*WORK TO COMPLETE*
- a) Using the Greece travel page below, explain why it calls Greece the perfect destination. Answer in one to three sentences.
- b) Decide whether each statement agrees with the Greece travel page below. Answer yes or no for each, and quote the words from the page that settle it.
(i) The daily budget figures are drawn from the expenses of real travelers.
(ii) Athens is described as the country's calmest city.
(iii) The Greek Isles can be navigated by ferry.
- c) Continue the Greece travel page below, starting after its final sentence.

*TEXT PASSAGE*
== == ==
Greece Travel Budget

How much does it cost to travel to Greece?

Average Daily Expenses

(Per Person)

This typical travel budget for Greece is an aggregation of travel expenses from real travelers. This will give you an idea of how much money you will need during your visit.

Daily Cost 122.19
Accommodation1 77.72
Food2 26.87
Water2 2.24
Local Transportation1 15.64
Entertainment1 11.66
Tips and Handouts1 1.34
Intercity Transportation1 35.26
Souvenirs1 13.66
Alcohol2 12.03
Last Updated: Oct 6, 2016
Sample Costs

Below are some expenses from the budgets of actual travelers.

Metro from Airport to City Center 8.00
Taxi to Kalafatis 13.00
Taxi from Airport 35.00
Souvlaki 2.20
Metro 2.00
Ice cream 3.00
Coffee 3.50
Greece Museum Ticket 18.00
Souvenirs 34.00
Cable Car 8.00
Coffee 1.80
Taxi Ride 7.00
Greece, located in southern Europe at the tip of the Balkan peninsula, is a country that continues to gain popularity as a top travel destination in Europe. It is at the center of one of the most influential civilizations in history and it's philosophy, art, sports, and language have infiltrated our lives today. From the modern Olympic games, to the words we speak and the politics that dictate our lives, Greece has had an impact on everything we do. Not only is it of historical significance, but it is also geographically appealing with it's Mediterranean climate, gorgeous beaches, picturesque islands, and mountainous center. This country has something to offer any traveler and its diversity makes it the perfect destination.

Travelers arrive here on boat, plane, or by train. The Greek Isles can be navigated by ferry, but many tourists choose to take a cruise through this beautiful area. Athens is probably the country's most chaotic city, but it also offers some of the most impressive glimpses at the area's history, culture, and cuisine. However you choose to visit the area, you're likely to be mesmerized by its beautiful landscape, fresh foods, and strong willed people.
== == ==
*PROVIDED INFORMATION*
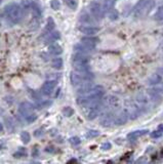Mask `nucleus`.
<instances>
[{
    "instance_id": "f257e3e1",
    "label": "nucleus",
    "mask_w": 163,
    "mask_h": 164,
    "mask_svg": "<svg viewBox=\"0 0 163 164\" xmlns=\"http://www.w3.org/2000/svg\"><path fill=\"white\" fill-rule=\"evenodd\" d=\"M4 15L11 24H19L24 18V9L17 3H10L4 7Z\"/></svg>"
},
{
    "instance_id": "f03ea898",
    "label": "nucleus",
    "mask_w": 163,
    "mask_h": 164,
    "mask_svg": "<svg viewBox=\"0 0 163 164\" xmlns=\"http://www.w3.org/2000/svg\"><path fill=\"white\" fill-rule=\"evenodd\" d=\"M155 6L154 0H140L133 8V15L136 18L147 17Z\"/></svg>"
},
{
    "instance_id": "7ed1b4c3",
    "label": "nucleus",
    "mask_w": 163,
    "mask_h": 164,
    "mask_svg": "<svg viewBox=\"0 0 163 164\" xmlns=\"http://www.w3.org/2000/svg\"><path fill=\"white\" fill-rule=\"evenodd\" d=\"M73 67L77 72H84L89 69V59L86 54L83 53H75L72 59Z\"/></svg>"
},
{
    "instance_id": "20e7f679",
    "label": "nucleus",
    "mask_w": 163,
    "mask_h": 164,
    "mask_svg": "<svg viewBox=\"0 0 163 164\" xmlns=\"http://www.w3.org/2000/svg\"><path fill=\"white\" fill-rule=\"evenodd\" d=\"M89 11H90V14L92 15V17H94V19H97V20H101V19H103L104 15H105L103 6L101 5V3L95 2V1L90 3Z\"/></svg>"
},
{
    "instance_id": "39448f33",
    "label": "nucleus",
    "mask_w": 163,
    "mask_h": 164,
    "mask_svg": "<svg viewBox=\"0 0 163 164\" xmlns=\"http://www.w3.org/2000/svg\"><path fill=\"white\" fill-rule=\"evenodd\" d=\"M104 94H105V88L103 87V86L95 85L91 88L90 92L87 94V96L91 102V101H94V99H101L104 96Z\"/></svg>"
},
{
    "instance_id": "423d86ee",
    "label": "nucleus",
    "mask_w": 163,
    "mask_h": 164,
    "mask_svg": "<svg viewBox=\"0 0 163 164\" xmlns=\"http://www.w3.org/2000/svg\"><path fill=\"white\" fill-rule=\"evenodd\" d=\"M115 120V115L112 112H106L102 115L100 119V124L104 127H110L112 124L114 123Z\"/></svg>"
},
{
    "instance_id": "0eeeda50",
    "label": "nucleus",
    "mask_w": 163,
    "mask_h": 164,
    "mask_svg": "<svg viewBox=\"0 0 163 164\" xmlns=\"http://www.w3.org/2000/svg\"><path fill=\"white\" fill-rule=\"evenodd\" d=\"M34 111V105H32L30 102H23L21 103L20 107H19V112L22 116L27 117L28 115L33 113Z\"/></svg>"
},
{
    "instance_id": "6e6552de",
    "label": "nucleus",
    "mask_w": 163,
    "mask_h": 164,
    "mask_svg": "<svg viewBox=\"0 0 163 164\" xmlns=\"http://www.w3.org/2000/svg\"><path fill=\"white\" fill-rule=\"evenodd\" d=\"M56 86V82L54 81V80H48V81H46L42 85V87H41V92H42V95H50L53 92Z\"/></svg>"
},
{
    "instance_id": "1a4fd4ad",
    "label": "nucleus",
    "mask_w": 163,
    "mask_h": 164,
    "mask_svg": "<svg viewBox=\"0 0 163 164\" xmlns=\"http://www.w3.org/2000/svg\"><path fill=\"white\" fill-rule=\"evenodd\" d=\"M128 112H127L126 110H123V111H121L119 114L117 115L116 117H115V120H114V124H116V125H123V124H125L127 120H128Z\"/></svg>"
},
{
    "instance_id": "9d476101",
    "label": "nucleus",
    "mask_w": 163,
    "mask_h": 164,
    "mask_svg": "<svg viewBox=\"0 0 163 164\" xmlns=\"http://www.w3.org/2000/svg\"><path fill=\"white\" fill-rule=\"evenodd\" d=\"M79 30H80L81 33L87 35V36H94V35L98 34L100 32V28L94 27V26H83Z\"/></svg>"
},
{
    "instance_id": "9b49d317",
    "label": "nucleus",
    "mask_w": 163,
    "mask_h": 164,
    "mask_svg": "<svg viewBox=\"0 0 163 164\" xmlns=\"http://www.w3.org/2000/svg\"><path fill=\"white\" fill-rule=\"evenodd\" d=\"M149 132L148 129H140V130H136V131H132V132H130L127 134V140L129 141H136L139 137L145 136Z\"/></svg>"
},
{
    "instance_id": "f8f14e48",
    "label": "nucleus",
    "mask_w": 163,
    "mask_h": 164,
    "mask_svg": "<svg viewBox=\"0 0 163 164\" xmlns=\"http://www.w3.org/2000/svg\"><path fill=\"white\" fill-rule=\"evenodd\" d=\"M94 47H90L88 45H86L84 43H79V44H76L74 46V50L76 53H83V54H87L89 53H91L92 50H94Z\"/></svg>"
},
{
    "instance_id": "ddd939ff",
    "label": "nucleus",
    "mask_w": 163,
    "mask_h": 164,
    "mask_svg": "<svg viewBox=\"0 0 163 164\" xmlns=\"http://www.w3.org/2000/svg\"><path fill=\"white\" fill-rule=\"evenodd\" d=\"M70 81H71L73 86H79L84 82L79 72H71V74H70Z\"/></svg>"
},
{
    "instance_id": "4468645a",
    "label": "nucleus",
    "mask_w": 163,
    "mask_h": 164,
    "mask_svg": "<svg viewBox=\"0 0 163 164\" xmlns=\"http://www.w3.org/2000/svg\"><path fill=\"white\" fill-rule=\"evenodd\" d=\"M94 87V85L91 84L90 81H87V82H83L82 84H80L78 86V89H77V92L80 95H87L90 92L91 88Z\"/></svg>"
},
{
    "instance_id": "2eb2a0df",
    "label": "nucleus",
    "mask_w": 163,
    "mask_h": 164,
    "mask_svg": "<svg viewBox=\"0 0 163 164\" xmlns=\"http://www.w3.org/2000/svg\"><path fill=\"white\" fill-rule=\"evenodd\" d=\"M106 103H107V105L109 106V107L113 108V109L119 108V106H120V99L116 95H109V96H107Z\"/></svg>"
},
{
    "instance_id": "dca6fc26",
    "label": "nucleus",
    "mask_w": 163,
    "mask_h": 164,
    "mask_svg": "<svg viewBox=\"0 0 163 164\" xmlns=\"http://www.w3.org/2000/svg\"><path fill=\"white\" fill-rule=\"evenodd\" d=\"M81 42L86 44V45L90 46V47H95V45L98 42V38L94 37V36H86V37H82L81 38Z\"/></svg>"
},
{
    "instance_id": "f3484780",
    "label": "nucleus",
    "mask_w": 163,
    "mask_h": 164,
    "mask_svg": "<svg viewBox=\"0 0 163 164\" xmlns=\"http://www.w3.org/2000/svg\"><path fill=\"white\" fill-rule=\"evenodd\" d=\"M54 27H56V23H54L53 19L48 18L47 19V22H46V26H45V28H44V32L42 33L43 36H46V35H48L50 32H52Z\"/></svg>"
},
{
    "instance_id": "a211bd4d",
    "label": "nucleus",
    "mask_w": 163,
    "mask_h": 164,
    "mask_svg": "<svg viewBox=\"0 0 163 164\" xmlns=\"http://www.w3.org/2000/svg\"><path fill=\"white\" fill-rule=\"evenodd\" d=\"M48 51H49V53L53 54V56H59V54H61L63 53V48H62V46H60L59 44L52 43L49 45Z\"/></svg>"
},
{
    "instance_id": "6ab92c4d",
    "label": "nucleus",
    "mask_w": 163,
    "mask_h": 164,
    "mask_svg": "<svg viewBox=\"0 0 163 164\" xmlns=\"http://www.w3.org/2000/svg\"><path fill=\"white\" fill-rule=\"evenodd\" d=\"M45 37H46V38H45V41H46V42H53V41L60 39V38H61V35H60V32L52 31V32H50L48 35H46Z\"/></svg>"
},
{
    "instance_id": "aec40b11",
    "label": "nucleus",
    "mask_w": 163,
    "mask_h": 164,
    "mask_svg": "<svg viewBox=\"0 0 163 164\" xmlns=\"http://www.w3.org/2000/svg\"><path fill=\"white\" fill-rule=\"evenodd\" d=\"M163 80V76L162 74H154V75H152V77L150 78L149 80V83L151 85H157V84H160Z\"/></svg>"
},
{
    "instance_id": "412c9836",
    "label": "nucleus",
    "mask_w": 163,
    "mask_h": 164,
    "mask_svg": "<svg viewBox=\"0 0 163 164\" xmlns=\"http://www.w3.org/2000/svg\"><path fill=\"white\" fill-rule=\"evenodd\" d=\"M64 66V61L62 57H54L52 61V67L56 70H61Z\"/></svg>"
},
{
    "instance_id": "4be33fe9",
    "label": "nucleus",
    "mask_w": 163,
    "mask_h": 164,
    "mask_svg": "<svg viewBox=\"0 0 163 164\" xmlns=\"http://www.w3.org/2000/svg\"><path fill=\"white\" fill-rule=\"evenodd\" d=\"M27 156V151L25 150V148H19L18 152L14 154L15 158H23V157Z\"/></svg>"
},
{
    "instance_id": "5701e85b",
    "label": "nucleus",
    "mask_w": 163,
    "mask_h": 164,
    "mask_svg": "<svg viewBox=\"0 0 163 164\" xmlns=\"http://www.w3.org/2000/svg\"><path fill=\"white\" fill-rule=\"evenodd\" d=\"M21 140L24 144H28L29 141H31V136L30 133L27 132V131H22L21 132Z\"/></svg>"
},
{
    "instance_id": "b1692460",
    "label": "nucleus",
    "mask_w": 163,
    "mask_h": 164,
    "mask_svg": "<svg viewBox=\"0 0 163 164\" xmlns=\"http://www.w3.org/2000/svg\"><path fill=\"white\" fill-rule=\"evenodd\" d=\"M63 114H64V116H66V117H71L73 116V114H74V110H73L71 107H65L63 109Z\"/></svg>"
},
{
    "instance_id": "393cba45",
    "label": "nucleus",
    "mask_w": 163,
    "mask_h": 164,
    "mask_svg": "<svg viewBox=\"0 0 163 164\" xmlns=\"http://www.w3.org/2000/svg\"><path fill=\"white\" fill-rule=\"evenodd\" d=\"M155 20L163 21V5L160 6V7L157 9V11H156V14H155Z\"/></svg>"
},
{
    "instance_id": "a878e982",
    "label": "nucleus",
    "mask_w": 163,
    "mask_h": 164,
    "mask_svg": "<svg viewBox=\"0 0 163 164\" xmlns=\"http://www.w3.org/2000/svg\"><path fill=\"white\" fill-rule=\"evenodd\" d=\"M100 136V131L98 130H88L87 133H86V137H88V139H94V137H97Z\"/></svg>"
},
{
    "instance_id": "bb28decb",
    "label": "nucleus",
    "mask_w": 163,
    "mask_h": 164,
    "mask_svg": "<svg viewBox=\"0 0 163 164\" xmlns=\"http://www.w3.org/2000/svg\"><path fill=\"white\" fill-rule=\"evenodd\" d=\"M118 12L116 9H114V8H112L110 11H109V18H110V20L111 21H116L117 19H118Z\"/></svg>"
},
{
    "instance_id": "cd10ccee",
    "label": "nucleus",
    "mask_w": 163,
    "mask_h": 164,
    "mask_svg": "<svg viewBox=\"0 0 163 164\" xmlns=\"http://www.w3.org/2000/svg\"><path fill=\"white\" fill-rule=\"evenodd\" d=\"M66 4L68 5V7H70L71 9H76L77 8V1L76 0H65Z\"/></svg>"
},
{
    "instance_id": "c85d7f7f",
    "label": "nucleus",
    "mask_w": 163,
    "mask_h": 164,
    "mask_svg": "<svg viewBox=\"0 0 163 164\" xmlns=\"http://www.w3.org/2000/svg\"><path fill=\"white\" fill-rule=\"evenodd\" d=\"M69 143L71 145H73V146H78V145H80L81 140L79 139L78 137H72L69 139Z\"/></svg>"
},
{
    "instance_id": "c756f323",
    "label": "nucleus",
    "mask_w": 163,
    "mask_h": 164,
    "mask_svg": "<svg viewBox=\"0 0 163 164\" xmlns=\"http://www.w3.org/2000/svg\"><path fill=\"white\" fill-rule=\"evenodd\" d=\"M50 7H52L53 11H59L61 7V3L57 0H52L50 1Z\"/></svg>"
},
{
    "instance_id": "7c9ffc66",
    "label": "nucleus",
    "mask_w": 163,
    "mask_h": 164,
    "mask_svg": "<svg viewBox=\"0 0 163 164\" xmlns=\"http://www.w3.org/2000/svg\"><path fill=\"white\" fill-rule=\"evenodd\" d=\"M5 124H6V126H7V128L9 130H14L15 129V125H14V121L11 120L10 118H7L6 117L5 118Z\"/></svg>"
},
{
    "instance_id": "2f4dec72",
    "label": "nucleus",
    "mask_w": 163,
    "mask_h": 164,
    "mask_svg": "<svg viewBox=\"0 0 163 164\" xmlns=\"http://www.w3.org/2000/svg\"><path fill=\"white\" fill-rule=\"evenodd\" d=\"M21 6L23 7V9H26V11H28V9H31V7H32V2L29 1V0H23V1H22Z\"/></svg>"
},
{
    "instance_id": "473e14b6",
    "label": "nucleus",
    "mask_w": 163,
    "mask_h": 164,
    "mask_svg": "<svg viewBox=\"0 0 163 164\" xmlns=\"http://www.w3.org/2000/svg\"><path fill=\"white\" fill-rule=\"evenodd\" d=\"M80 21L82 22V23H90V22H91L90 15H87V14L82 15L81 17H80Z\"/></svg>"
},
{
    "instance_id": "72a5a7b5",
    "label": "nucleus",
    "mask_w": 163,
    "mask_h": 164,
    "mask_svg": "<svg viewBox=\"0 0 163 164\" xmlns=\"http://www.w3.org/2000/svg\"><path fill=\"white\" fill-rule=\"evenodd\" d=\"M37 119V115L36 114H30L28 115V116L26 117V121L28 122V123H33V122Z\"/></svg>"
},
{
    "instance_id": "f704fd0d",
    "label": "nucleus",
    "mask_w": 163,
    "mask_h": 164,
    "mask_svg": "<svg viewBox=\"0 0 163 164\" xmlns=\"http://www.w3.org/2000/svg\"><path fill=\"white\" fill-rule=\"evenodd\" d=\"M162 136H163V132L159 129L153 131V132L151 133V137H153V139H159V137H161Z\"/></svg>"
},
{
    "instance_id": "c9c22d12",
    "label": "nucleus",
    "mask_w": 163,
    "mask_h": 164,
    "mask_svg": "<svg viewBox=\"0 0 163 164\" xmlns=\"http://www.w3.org/2000/svg\"><path fill=\"white\" fill-rule=\"evenodd\" d=\"M101 149H102V150H104V151L110 150V149H111V144L109 143V141H106V143H104L103 145H102Z\"/></svg>"
},
{
    "instance_id": "e433bc0d",
    "label": "nucleus",
    "mask_w": 163,
    "mask_h": 164,
    "mask_svg": "<svg viewBox=\"0 0 163 164\" xmlns=\"http://www.w3.org/2000/svg\"><path fill=\"white\" fill-rule=\"evenodd\" d=\"M42 132H43V130L41 129V128H39V129H37V130L34 131V136L35 137H40L41 134H42Z\"/></svg>"
},
{
    "instance_id": "4c0bfd02",
    "label": "nucleus",
    "mask_w": 163,
    "mask_h": 164,
    "mask_svg": "<svg viewBox=\"0 0 163 164\" xmlns=\"http://www.w3.org/2000/svg\"><path fill=\"white\" fill-rule=\"evenodd\" d=\"M137 163H145V162H147V159L145 158V157H143V159H140V160H137V161H136Z\"/></svg>"
},
{
    "instance_id": "58836bf2",
    "label": "nucleus",
    "mask_w": 163,
    "mask_h": 164,
    "mask_svg": "<svg viewBox=\"0 0 163 164\" xmlns=\"http://www.w3.org/2000/svg\"><path fill=\"white\" fill-rule=\"evenodd\" d=\"M32 154H33V156H37V155H38V150H37V149H35V148H34L33 153H32Z\"/></svg>"
},
{
    "instance_id": "ea45409f",
    "label": "nucleus",
    "mask_w": 163,
    "mask_h": 164,
    "mask_svg": "<svg viewBox=\"0 0 163 164\" xmlns=\"http://www.w3.org/2000/svg\"><path fill=\"white\" fill-rule=\"evenodd\" d=\"M158 129H159V130H161L162 132H163V124H160V125H159V126H158Z\"/></svg>"
},
{
    "instance_id": "a19ab883",
    "label": "nucleus",
    "mask_w": 163,
    "mask_h": 164,
    "mask_svg": "<svg viewBox=\"0 0 163 164\" xmlns=\"http://www.w3.org/2000/svg\"><path fill=\"white\" fill-rule=\"evenodd\" d=\"M76 162H77L76 159H72V160H70V161H68V163H76Z\"/></svg>"
},
{
    "instance_id": "79ce46f5",
    "label": "nucleus",
    "mask_w": 163,
    "mask_h": 164,
    "mask_svg": "<svg viewBox=\"0 0 163 164\" xmlns=\"http://www.w3.org/2000/svg\"><path fill=\"white\" fill-rule=\"evenodd\" d=\"M2 130H3V124L0 123V132H2Z\"/></svg>"
}]
</instances>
== == ==
*ANSWERS TO THE EXERCISE*
- a) The page calls Greece the perfect destination because of its diversity: the country "has something to offer any traveler." That range includes its historical significance and its geographic appeal, with a Mediterranean climate, gorgeous beaches, picturesque islands, and a mountainous center.

- b)
(i) Yes: "an aggregation of travel expenses from real travelers"
(ii) No: "Athens is probably the country's most chaotic city"
(iii) Yes: "The Greek Isles can be navigated by ferry"

- c)
Greece was once thought of as a budget travel destination in Europe. This is no longer the case, and you can expect to spend prices comparable to elsewhere in Europe. If you avoid the more touristy destinations, particularly those in the Greek Isles, you will find better deals and be able to keep your travel costs down. Food prices can vary dramatically as well. Head a few blocks away from the central plazas and major tourist crowds. You'll find smaller, locally owned restaurants that have more reasonably priced menus. If you're hoping to buy some souvenirs, go shopping when cruise ships are not in dock. Prices will drop dramatically when it isn't thought that you just arrived on a cruise ship.

The cheapest transportation option in this country is usually the bus. Bus routes are generally efficient and frequent. The train may be slower and more expensive, but if you're looking for comfort, this is your better option.
At A Glance
  • Greece is one of the twenty most touristy countries in thew world and is visited by about 17 million people every year, most of whom come from Europe. It's also most visited during the high season which is between April and October. To avoid these crowds consider coming during the winter months when costs are lower and crowds are thinner.

  • When this page was last updated all of Greece's international trains had been suspended due to the country's deteriorating economic situation. Check for updated information on government websites to confirm the situation before you begin your trip.

  • Greece is well connected to its nearby neighbors by a system of ferries. Some of the most popular ports include Venice, Marmaris, Haifa, and Alexandria. This is a fun, but expensive way to explore the region. Compare prices as there are several different companies that run some of the routes. Consider the speed of travel and the class of ticket before making a purchase to make sure you get the most bang for your buck.

  • Many people put a lot of thought into whether they should rent a car. It is advantageous if you're hoping to visit a large number of rural towns that are served by only one or two buses a day. If you are staying in more frequented areas, then a car is more of a disadvantage as it can be expensive, is a hassle, and traffic accidents are not uncommon.

  • Taxis can be difficult to hail, particularly in Athens during rush hour. If you're getting desperate, a good option is to walk to the nearest hotel and have them flag down a taxi for you. This will help ensure you get a driver who is willing to go to your chosen destination.
Heraklion, Crete, Greece Heraklion, Crete, Greece
Top Tourist Attractions
The Temple of Poseidon: Located at Cape Sounion, this temple is dedicated to Poseidon and was built in 444BC. While the temple itself is very impressive, don't skip out on enjoying the amazing views of the city from the top of the hill.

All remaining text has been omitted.